Os efeitos do aquecimento global no sertão nordestino foram tratados, nesta segunda, na reunião da Sociedade Brasileira para o Progresso da Ciência, em Natal. Os pesquisadores estão preocupados com os fenômenos climáticos extremos que têm se repetido na região.
Em Caicó, no sertão do Rio Grande do Norte, temperatura muito acima da média para esta época do ano.
"Quando paro na sombra estou com os braços queimados. Eu sinto os braços queimar", conta o mototaxista Antônio Bertoldo.
Calor extremo, temporais. Foi assim em Alagoas e Pernambuco, no início de junho. Em três dias, choveu na região o volume esperado para duas semanas. Foi assim também no Piauí no ano passado.
Chuvas intensas e inconstantes, temperaturas elevadas. O que vem acontecendo no Nordeste é reflexo da mudança climática do planeta, mas, segundo os pesquisadores, gera mais preocupação.

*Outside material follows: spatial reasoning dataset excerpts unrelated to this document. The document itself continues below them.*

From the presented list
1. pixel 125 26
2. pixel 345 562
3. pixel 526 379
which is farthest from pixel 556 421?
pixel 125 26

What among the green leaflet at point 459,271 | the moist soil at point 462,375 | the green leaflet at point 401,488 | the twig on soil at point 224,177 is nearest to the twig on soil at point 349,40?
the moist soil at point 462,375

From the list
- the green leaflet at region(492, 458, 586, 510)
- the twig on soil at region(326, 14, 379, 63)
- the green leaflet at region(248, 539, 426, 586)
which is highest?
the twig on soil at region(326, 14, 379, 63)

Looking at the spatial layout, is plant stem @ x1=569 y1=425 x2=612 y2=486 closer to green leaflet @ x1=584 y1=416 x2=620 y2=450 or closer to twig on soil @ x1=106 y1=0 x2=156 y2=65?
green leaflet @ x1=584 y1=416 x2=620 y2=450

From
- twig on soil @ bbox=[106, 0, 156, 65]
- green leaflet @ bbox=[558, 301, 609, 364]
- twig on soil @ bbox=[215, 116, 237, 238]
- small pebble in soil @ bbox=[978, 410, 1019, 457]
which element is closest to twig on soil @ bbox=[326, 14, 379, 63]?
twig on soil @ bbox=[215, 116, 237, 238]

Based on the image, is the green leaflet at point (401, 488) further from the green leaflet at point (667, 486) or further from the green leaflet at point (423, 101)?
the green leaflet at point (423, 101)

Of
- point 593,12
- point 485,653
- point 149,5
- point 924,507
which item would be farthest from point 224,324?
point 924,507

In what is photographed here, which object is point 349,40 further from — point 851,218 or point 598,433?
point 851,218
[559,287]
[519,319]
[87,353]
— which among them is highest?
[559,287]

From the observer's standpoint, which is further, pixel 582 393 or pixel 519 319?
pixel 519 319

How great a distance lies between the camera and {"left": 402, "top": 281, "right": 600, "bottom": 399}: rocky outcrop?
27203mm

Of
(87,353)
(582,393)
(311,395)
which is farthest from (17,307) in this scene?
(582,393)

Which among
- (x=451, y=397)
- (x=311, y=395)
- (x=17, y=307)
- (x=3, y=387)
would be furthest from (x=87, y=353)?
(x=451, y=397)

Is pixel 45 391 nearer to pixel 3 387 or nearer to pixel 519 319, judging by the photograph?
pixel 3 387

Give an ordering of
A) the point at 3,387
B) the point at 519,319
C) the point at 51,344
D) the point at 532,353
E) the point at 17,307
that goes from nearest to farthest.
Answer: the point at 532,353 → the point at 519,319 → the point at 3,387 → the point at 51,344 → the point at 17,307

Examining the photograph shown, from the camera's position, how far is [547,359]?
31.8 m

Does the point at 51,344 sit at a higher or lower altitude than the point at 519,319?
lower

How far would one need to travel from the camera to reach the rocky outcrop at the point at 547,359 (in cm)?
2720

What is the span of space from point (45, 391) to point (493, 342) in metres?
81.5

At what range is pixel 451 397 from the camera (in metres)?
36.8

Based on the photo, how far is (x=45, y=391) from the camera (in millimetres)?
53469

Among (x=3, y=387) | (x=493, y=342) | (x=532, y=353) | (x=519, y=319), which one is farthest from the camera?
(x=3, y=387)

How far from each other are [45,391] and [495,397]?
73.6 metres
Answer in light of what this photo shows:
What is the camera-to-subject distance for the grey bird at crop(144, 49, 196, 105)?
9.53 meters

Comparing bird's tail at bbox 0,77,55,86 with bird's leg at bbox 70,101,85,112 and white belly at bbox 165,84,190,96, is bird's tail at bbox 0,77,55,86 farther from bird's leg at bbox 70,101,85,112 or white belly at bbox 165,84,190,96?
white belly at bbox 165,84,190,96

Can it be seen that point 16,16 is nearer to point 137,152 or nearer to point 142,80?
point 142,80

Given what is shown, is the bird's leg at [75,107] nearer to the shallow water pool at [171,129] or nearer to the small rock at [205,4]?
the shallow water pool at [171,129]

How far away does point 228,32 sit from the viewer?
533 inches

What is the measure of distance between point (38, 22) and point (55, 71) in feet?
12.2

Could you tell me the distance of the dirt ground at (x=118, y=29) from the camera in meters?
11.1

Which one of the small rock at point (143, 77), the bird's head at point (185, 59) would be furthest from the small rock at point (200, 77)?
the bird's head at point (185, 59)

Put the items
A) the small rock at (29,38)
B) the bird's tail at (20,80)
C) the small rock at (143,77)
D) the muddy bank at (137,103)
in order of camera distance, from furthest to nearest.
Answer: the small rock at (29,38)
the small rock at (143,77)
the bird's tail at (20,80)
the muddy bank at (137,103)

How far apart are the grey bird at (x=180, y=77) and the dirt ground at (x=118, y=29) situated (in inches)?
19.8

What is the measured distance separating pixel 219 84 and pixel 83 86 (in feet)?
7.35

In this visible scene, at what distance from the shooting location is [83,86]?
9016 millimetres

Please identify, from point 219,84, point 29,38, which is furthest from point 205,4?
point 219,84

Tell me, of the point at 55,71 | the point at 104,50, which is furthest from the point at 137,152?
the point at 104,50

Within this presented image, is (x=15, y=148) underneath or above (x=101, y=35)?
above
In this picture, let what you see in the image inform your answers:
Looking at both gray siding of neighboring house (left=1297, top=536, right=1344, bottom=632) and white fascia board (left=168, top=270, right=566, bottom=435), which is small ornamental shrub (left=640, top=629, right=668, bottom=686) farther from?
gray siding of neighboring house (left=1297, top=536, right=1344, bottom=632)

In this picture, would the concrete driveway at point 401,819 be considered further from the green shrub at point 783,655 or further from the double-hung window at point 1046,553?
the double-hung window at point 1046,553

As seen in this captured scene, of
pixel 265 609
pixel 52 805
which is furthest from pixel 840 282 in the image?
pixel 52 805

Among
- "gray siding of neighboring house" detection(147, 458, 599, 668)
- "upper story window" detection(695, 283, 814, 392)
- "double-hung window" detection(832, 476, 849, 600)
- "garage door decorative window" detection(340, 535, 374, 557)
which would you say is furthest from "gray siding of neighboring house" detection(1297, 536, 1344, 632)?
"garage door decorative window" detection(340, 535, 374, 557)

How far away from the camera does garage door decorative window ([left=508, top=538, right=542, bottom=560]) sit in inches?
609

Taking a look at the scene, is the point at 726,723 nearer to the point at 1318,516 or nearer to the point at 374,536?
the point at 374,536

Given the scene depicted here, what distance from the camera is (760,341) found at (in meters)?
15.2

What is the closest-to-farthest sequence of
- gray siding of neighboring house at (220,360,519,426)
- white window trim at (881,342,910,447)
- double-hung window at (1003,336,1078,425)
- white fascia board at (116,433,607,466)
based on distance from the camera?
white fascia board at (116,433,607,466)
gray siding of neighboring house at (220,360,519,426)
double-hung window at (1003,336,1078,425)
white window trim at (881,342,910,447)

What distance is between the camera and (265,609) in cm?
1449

Para o meteorologista Paulo Nobre, do Centro de Previsão de Tempo e Estudo Climático do Inpe, aspectos econômicos e culturais da região estão intensificando o problema. Em algumas localidades, a temperatura média subiu de 31ºC para 35ºC.
"Araripina é uma região de produção de gesso, onde a caatinga foi toda cortada. Então a relação temperatura e radiação solar muda. Lá também é uma região onde nós observamos quatro graus de aumento em praticamente 40 anos".
O cientista destacou ainda a necessidade de que providências imediatas sejam tomadas para amenizar as consequências da seca prolongada e das pancadas repentinas de chuva.
"Em vez da pessoa receber o seguro agrícola pelo milho que ela não colheu, ela receber um financiamento para o replantio de árvores em matas ciliares", finalizou Paulo Nobre.